Restaurant information
- Established: 1916
- Location: 144 High Holborn, London, United Kingdom

= Minerva Café =

The Minerva Café was a vegetarian cafe founded by suffragettes at 144 High Holborn in London's Holborn district.

== History ==
The Minerva Café, named after the ancient Greek goddess of wisdom, was founded by the Women's Freedom League in June 1916, and serving as its headquarters. The president of the group was vegetarian Charlotte Despard. According to Nick Heath in Libcom, the cafe produced a "considerable" profit used to fund the Women's Freedom League activities.

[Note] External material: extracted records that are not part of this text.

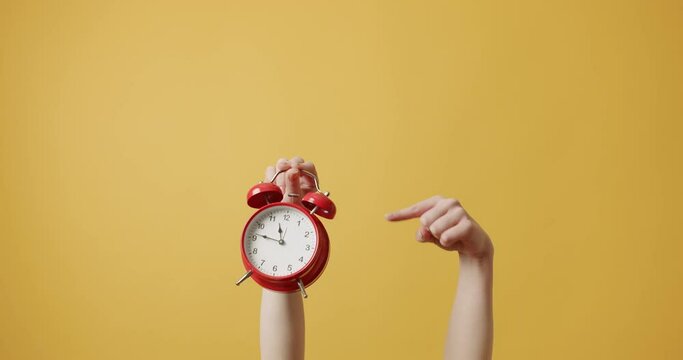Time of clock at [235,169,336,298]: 11:46
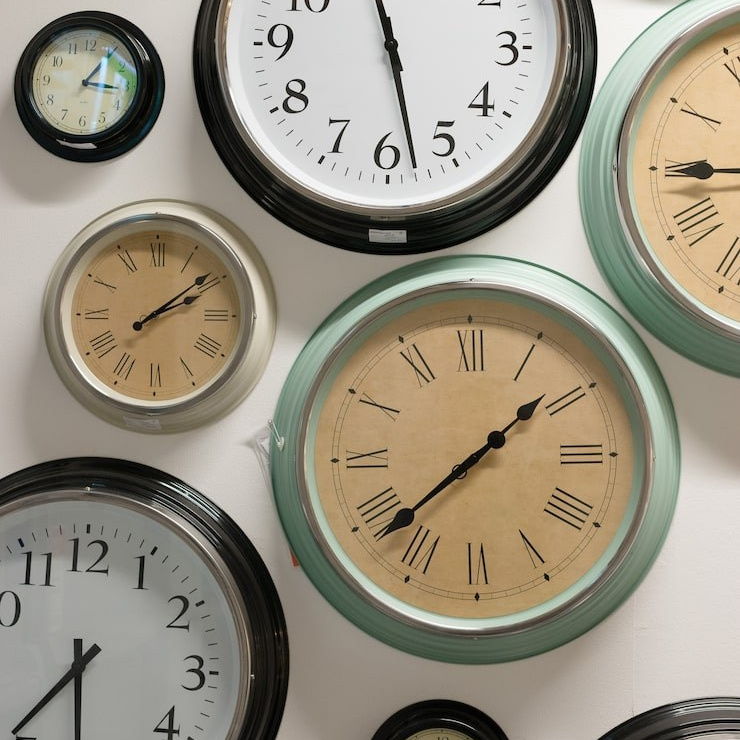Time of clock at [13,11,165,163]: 1:16
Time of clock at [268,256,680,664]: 1:38
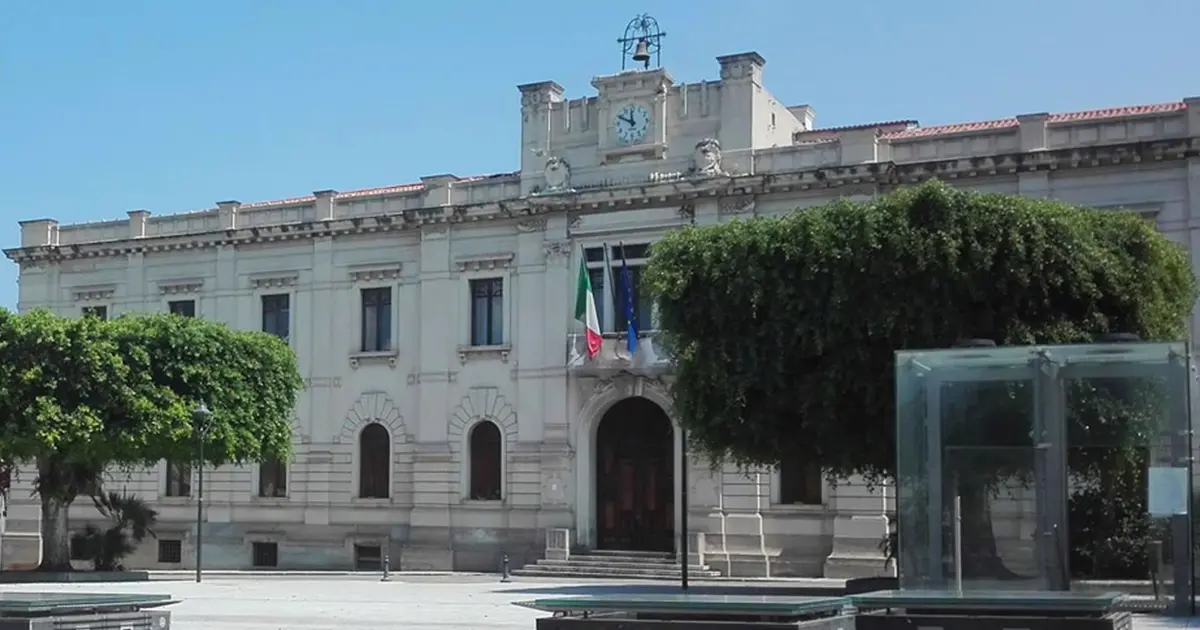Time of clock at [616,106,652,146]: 11:49
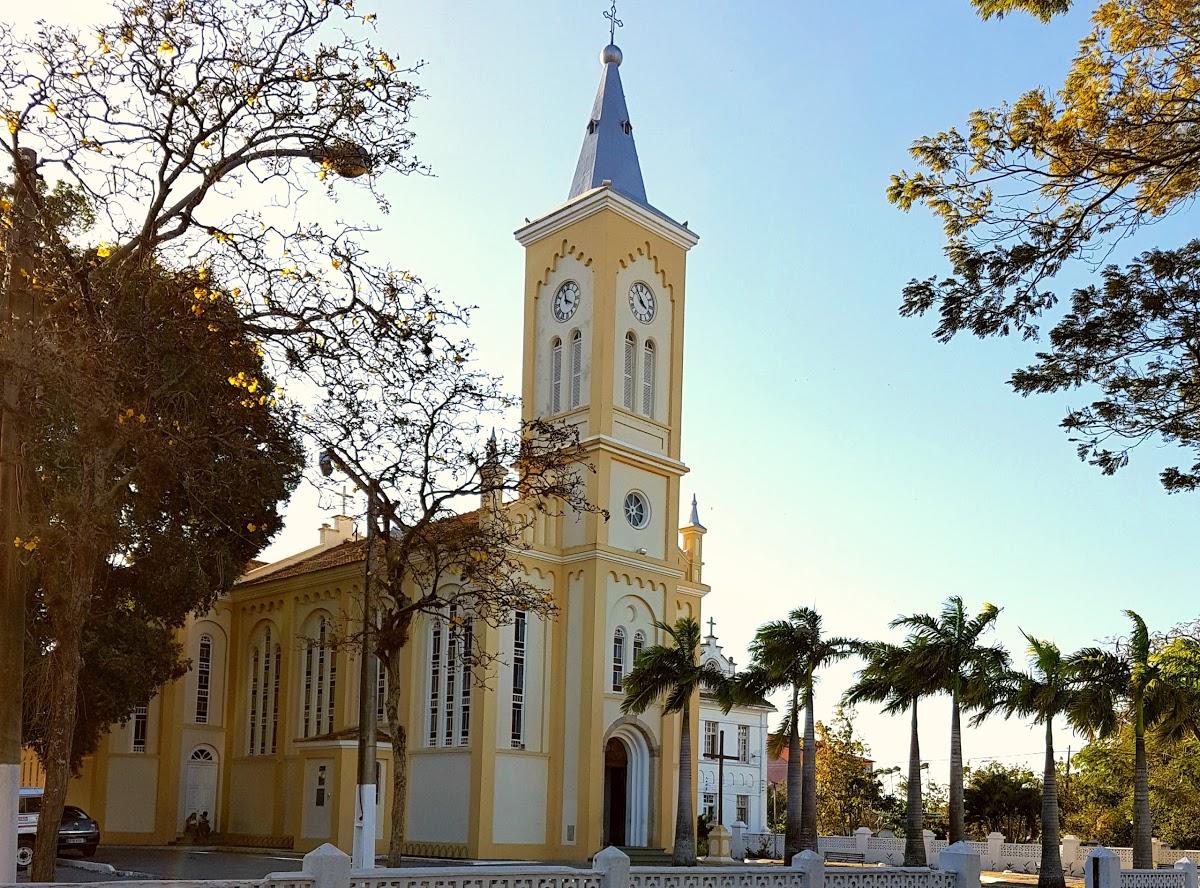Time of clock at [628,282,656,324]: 3:54
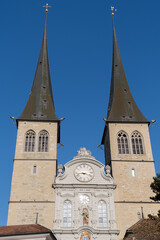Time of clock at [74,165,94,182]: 3:43
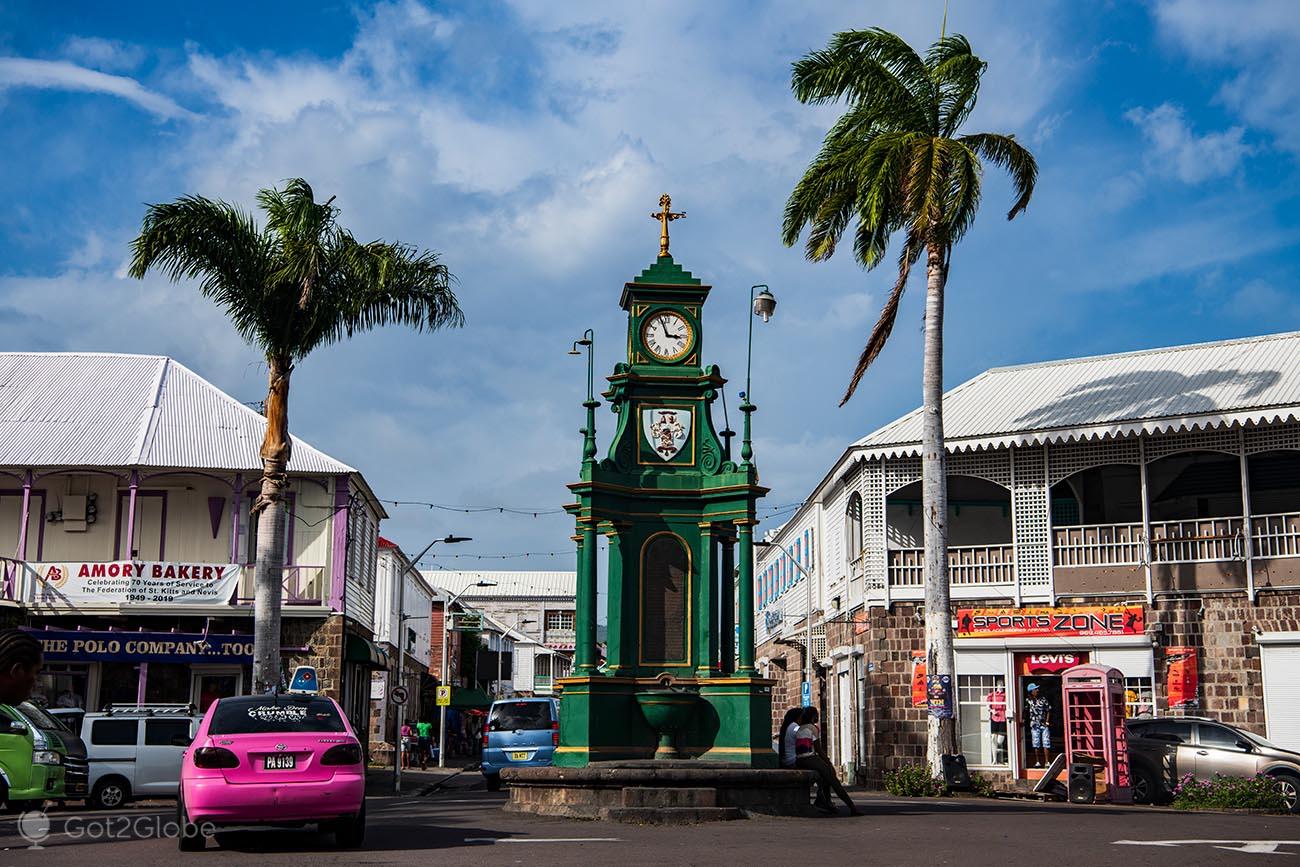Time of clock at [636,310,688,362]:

Anarchists, anti-war activists and socialists also met at the cafe. The British Socialist Party and the Communist Workers Party of Sylvia Pankhurst met there. Constance Markievicz spoke at the cafe in February 1923 at a meeting of the Irish Self-Determination League. The Australian writer Miles Franklin worked as a cook at the cafe.William C. Owen's Anarchist Discussion Group (connected to Freedom Press) met there 1922–1924.

In 1918, when the Representation of the People Act 1918 passed, the Minerva Café served a meal of vegetable soup, lentil cutlets, and rhubarb tarts.

Over a period of years, from the 1920s until at least 1938, Alice Green, secretary of the Emily Davison Club and her husband Basil Green were, with others, such as Charlotte Despard, Elizabeth Knight or Octavia Lewin, leaseholders of 144 High Holborn.